There is something off with the explanation. At first, there is 16 fetches per r...

alvinwan · 2025-10-07T13:32:27 1759843947

That’s a valid point - I’m assuming infinite register capacity at that point in the post.

The next section discusses what you’re talking about eg, how to deal with finite register/shared capacity by splitting the k dimension. I’ll mention the shared/register memory limitation sooner to clarify confusion.

imtringued · 2025-10-07T17:41:44 1759858904

The overall problem with your blog post is that it is beating around the bush rather than getting to the point. Overall, it feels like the blog post is explaining tiling in reverse order of what is needed to understand it.

"How effective is tiling?" and "Why tiling tiling is so fast" should be at the end, while the key section "Why there's a limit to tiling" which should be front and center is in the middle, followed by a subversion of the entire concept in "How to sidestep tiling limits"

It's also incredibly jarring to read this:

"Wondering how we were able to reduce memory usage "for free"? Indeed, the reduction wasn't free. In fact, we paid for this reduction a different way — by incurring more writes."
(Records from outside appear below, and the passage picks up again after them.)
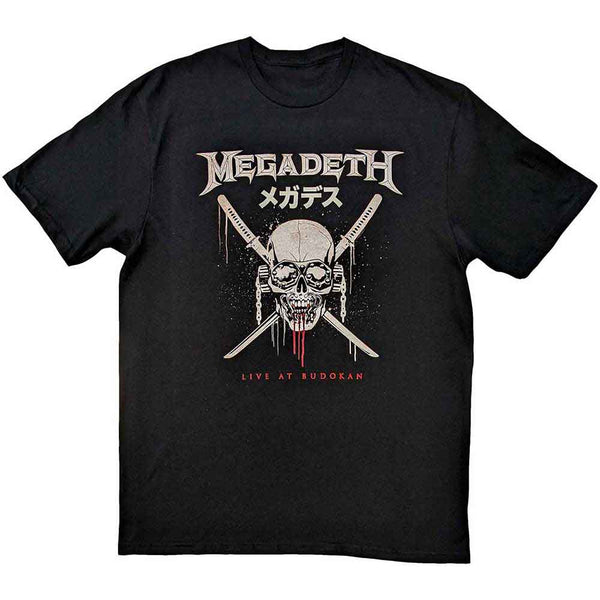 Megadeth | Official Band T-Shirt | Crossed Swords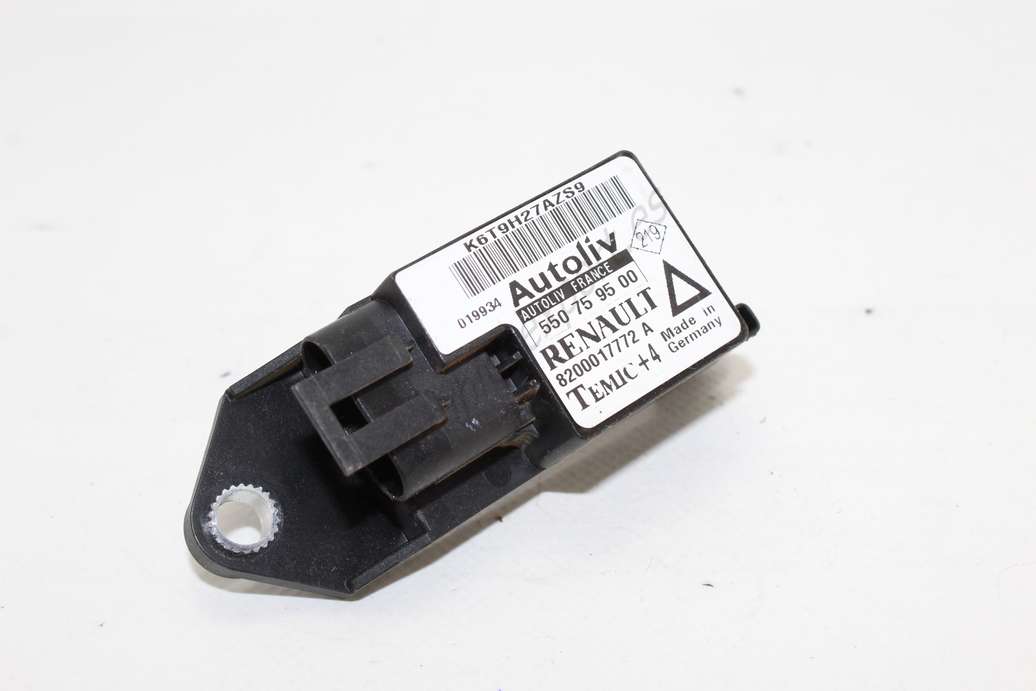 Sensor de airbag Renault Laguna 8200017772A 8200017772 A Autoliv 550759500 550 75 95 00 Temic - foto 1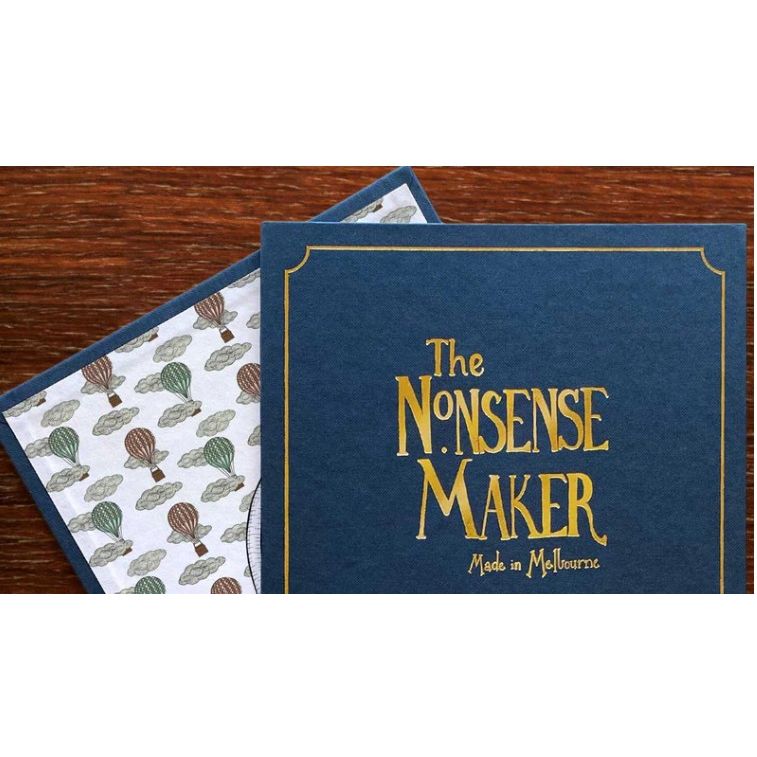 Art Print A4 | Rowboat Balloons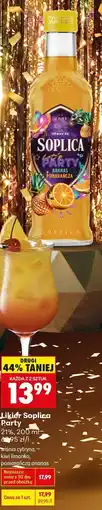 Biedronka Likier Soplica Party oferta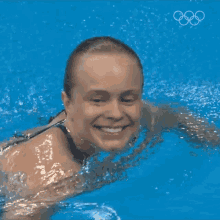 smile krysta palmer team usa nbc olympics swimming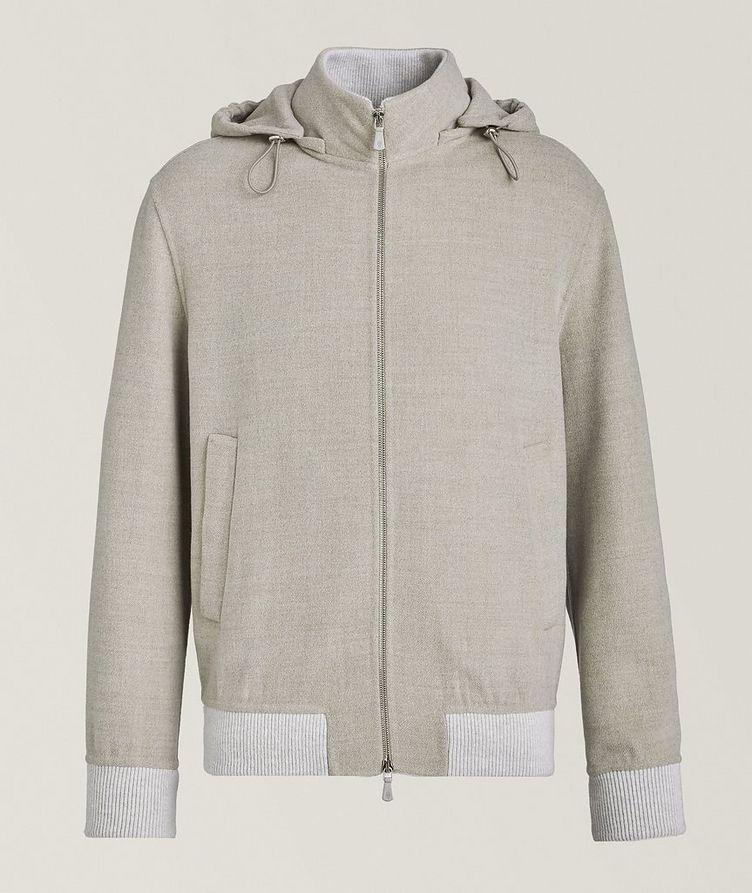 Wool Hooded Bomber  image 0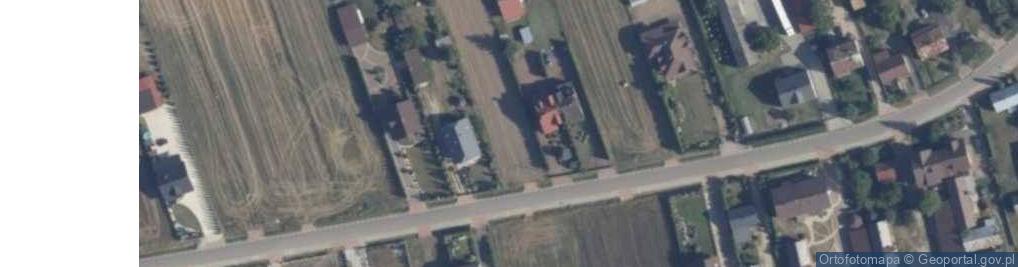 Zdjęcie satelitarne Dąbrówka-Stany ul.
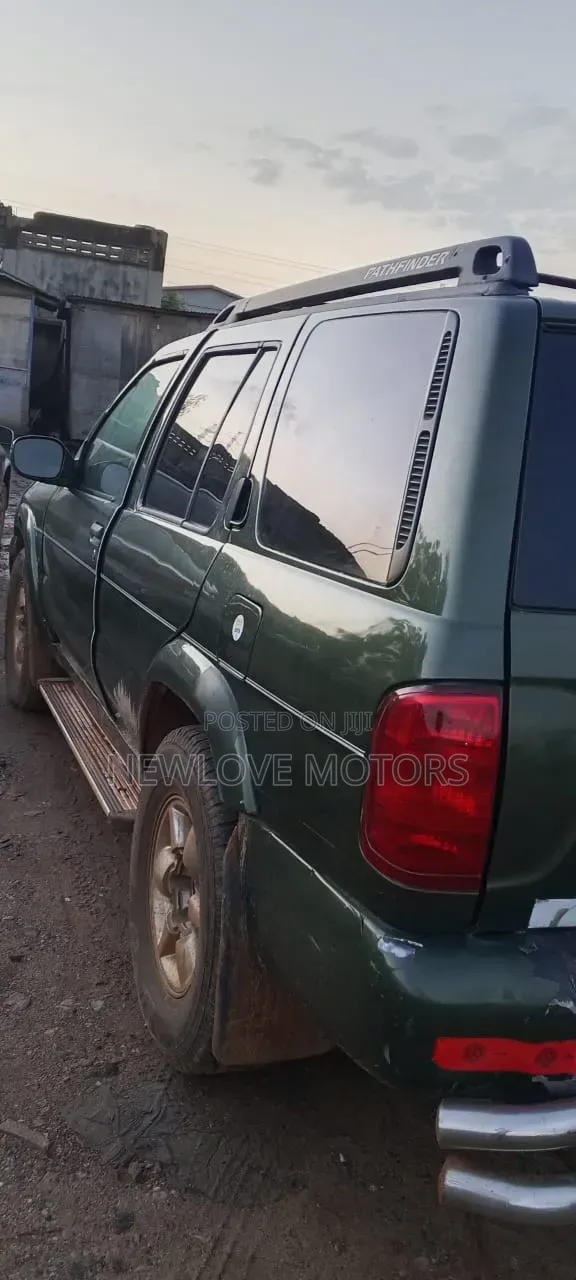 Nissan Pathfinder 2003 Green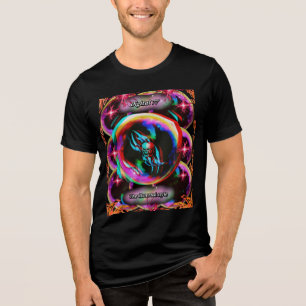 En Tri-matière T-Shirt Digital 77 Tri-Blend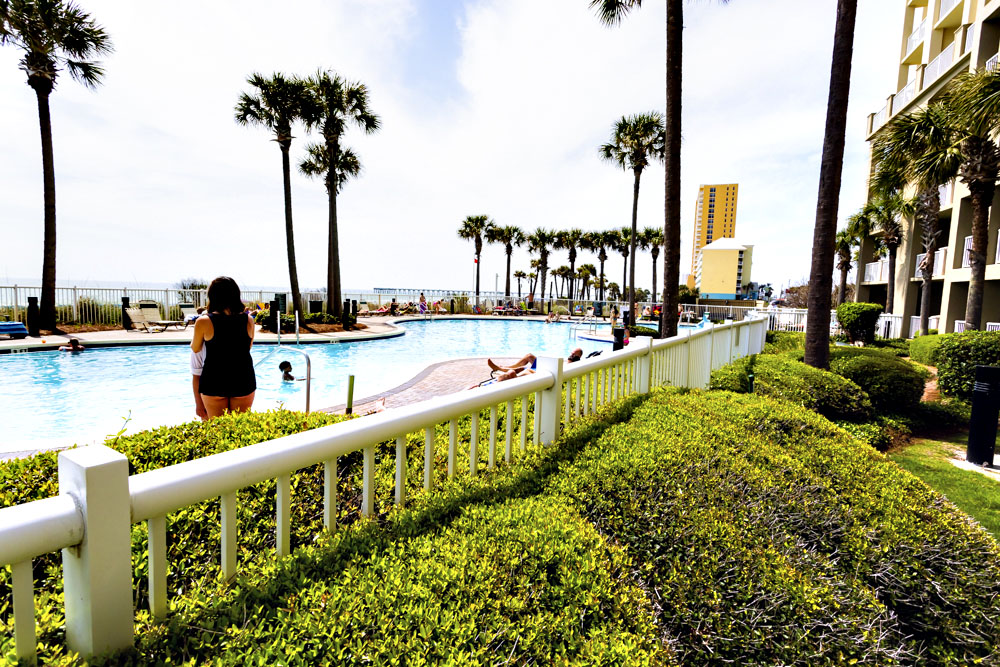 pool side grand panama resort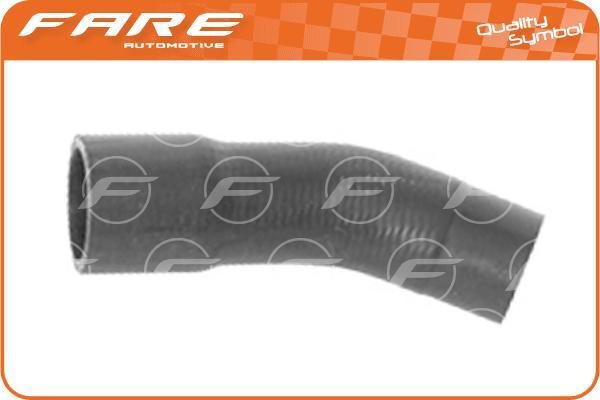 FARE SA 23858 - Radiator Hose car-mod.net
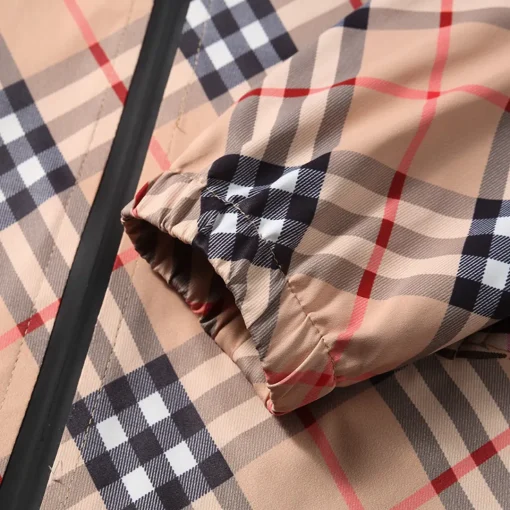 BUR Vintage Check Hooded Jacket - BUR0007 - Image 12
This is again, completely backwards. Let's assume you don't have a cache at all, you'll have to write out everything to DRAM every single time. The opposite is also true. Imagine you had an infinite number of registers. Every addition operation will accumulate into a register, which is a write operation. Hence, the number of write operations doesn't change.

Really the main points should be in this order: 1. matrix multiplication works best with square or almost square matrices. 2. registers and SRAM (including caches) is limited, forcing you to process matrices of finite size (aka tiles) 3. memory hierarchy means that the biggest matrix you can store at a given hierarchy gets bigger. 4. you can split matrix multiplication using inner and outer products 5. outer products take few inputs and have many outputs/accumulators, inner products take many inputs and have few outputs/accumulators. 6. You want to calculate the biggest outer product you can get away with, since this significantly reduces the memory needed to store inputs and maximizes number of cycles doing calculations, once you hit the limit, you want to reuse the accumulator, so you calculate inner products of outer products.

alvinwan · 2025-10-09T01:20:37 1759972837

I see, thanks for the feedback - the current blog post’s flow certainly isn’t optimal. I’ll try reordering to eliminate jarring bits and see how it flows.